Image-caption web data
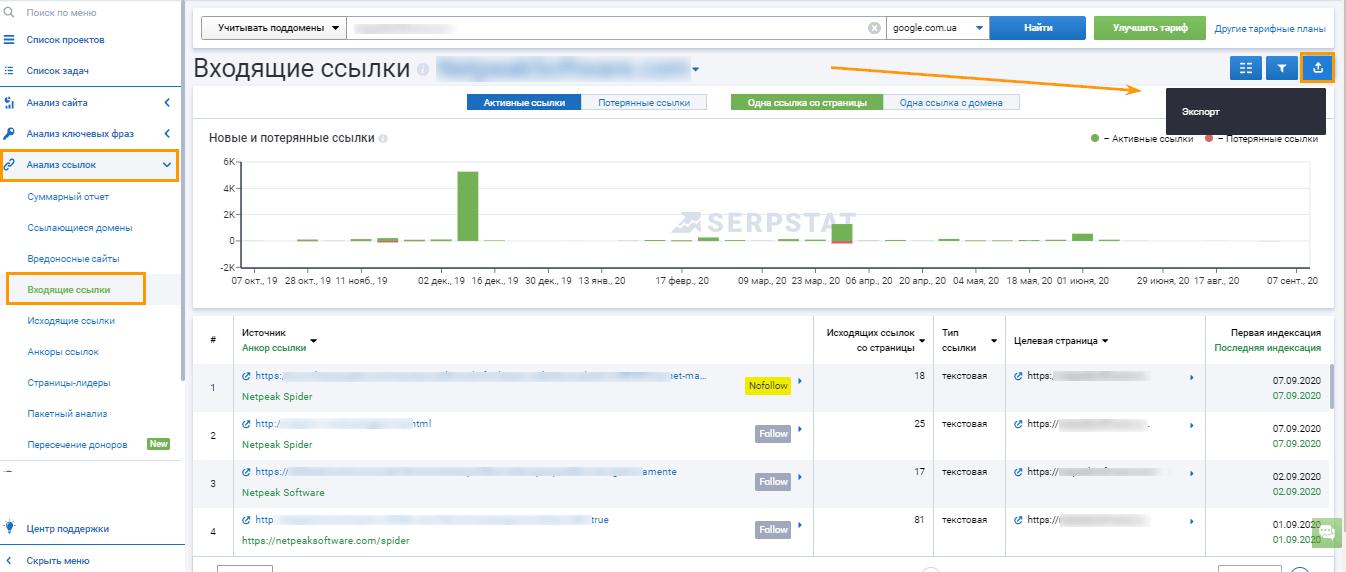 Как экспортировать внешние ссылки с помощью Serpstat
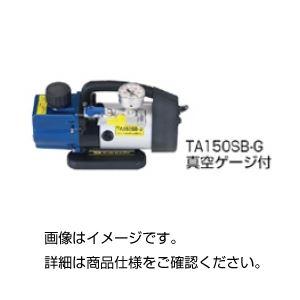 小型真空ポンプ TA150SB-Gの詳細を見る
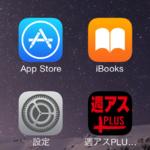 """iPhoneでよく使うサイトはブックマークじゃない!""""ホーム画面""""にはろう"""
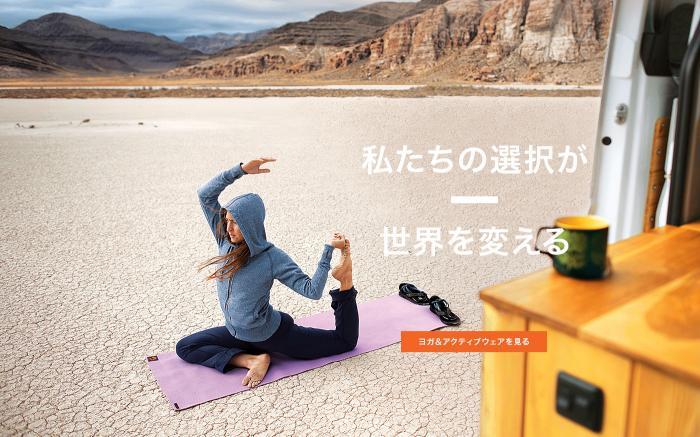 1400x875_W-Active-desert_S16-jp_convert_20160620121057.jpg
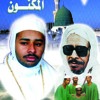 Download فوحى Mp3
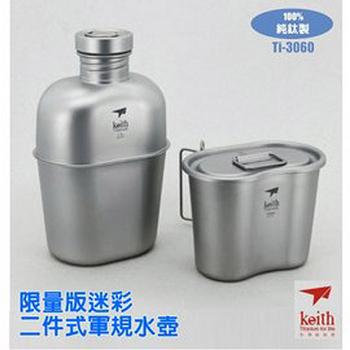 KEITH 100%純鈦 極輕量化 限量版迷彩運動軍規水壺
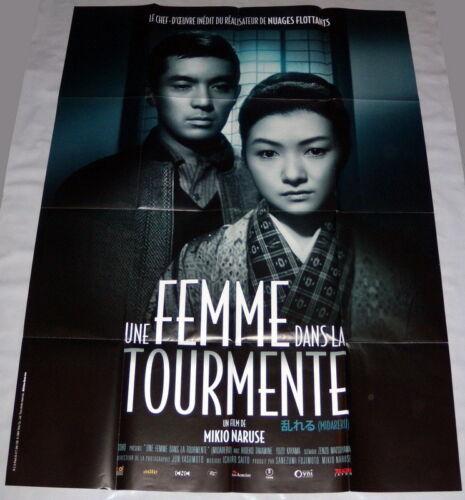 YEARNiNG 乱れる Japan Mikio Naruse Hideko Takamine Yûzô Kayama LARGE French POSTER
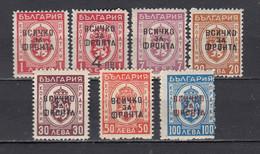 """Bulgaria 1945 - Timbres Pour Colis Postaux Avec Surcharge""""Tout Pour Le Front"""", YT Guerre 10/16, Neufs** - Guerre"""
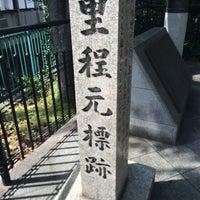 Photo taken at 里程元標跡 by Tomo🍋 on 5/6/2014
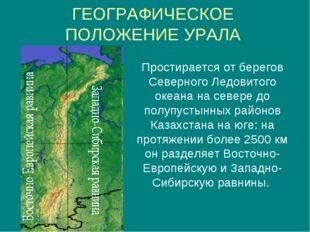 ГЕОГРАФИЧЕСКОЕ ПОЛОЖЕНИЕ УРАЛА Простирается от берегов Северного Ледовитого о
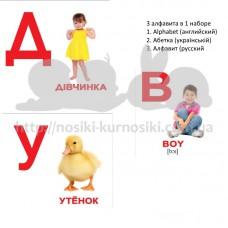 Карточки Домана 3 алфавита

TASK REQUIREMENTS
Each entry above is to be written out again unchanged, apart from the pictures, which are left out.

WRITTEN RESPONSE
 Как экспортировать внешние ссылки с помощью Serpstat
 小型真空ポンプ TA150SB-Gの詳細を見る
 """iPhoneでよく使うサイトはブックマークじゃない!""""ホーム画面""""にはろう"""
 1400x875_W-Active-desert_S16-jp_convert_20160620121057.jpg
 Download فوحى Mp3
 KEITH 100%純鈦 極輕量化 限量版迷彩運動軍規水壺
 YEARNiNG 乱れる Japan Mikio Naruse Hideko Takamine Yûzô Kayama LARGE French POSTER
 """Bulgaria 1945 - Timbres Pour Colis Postaux Avec Surcharge""""Tout Pour Le Front"""", YT Guerre 10/16, Neufs** - Guerre"""
 Photo taken at 里程元標跡 by Tomo🍋 on 5/6/2014
 ГЕОГРАФИЧЕСКОЕ ПОЛОЖЕНИЕ УРАЛА Простирается от берегов Северного Ледовитого о
 Карточки Домана 3 алфавита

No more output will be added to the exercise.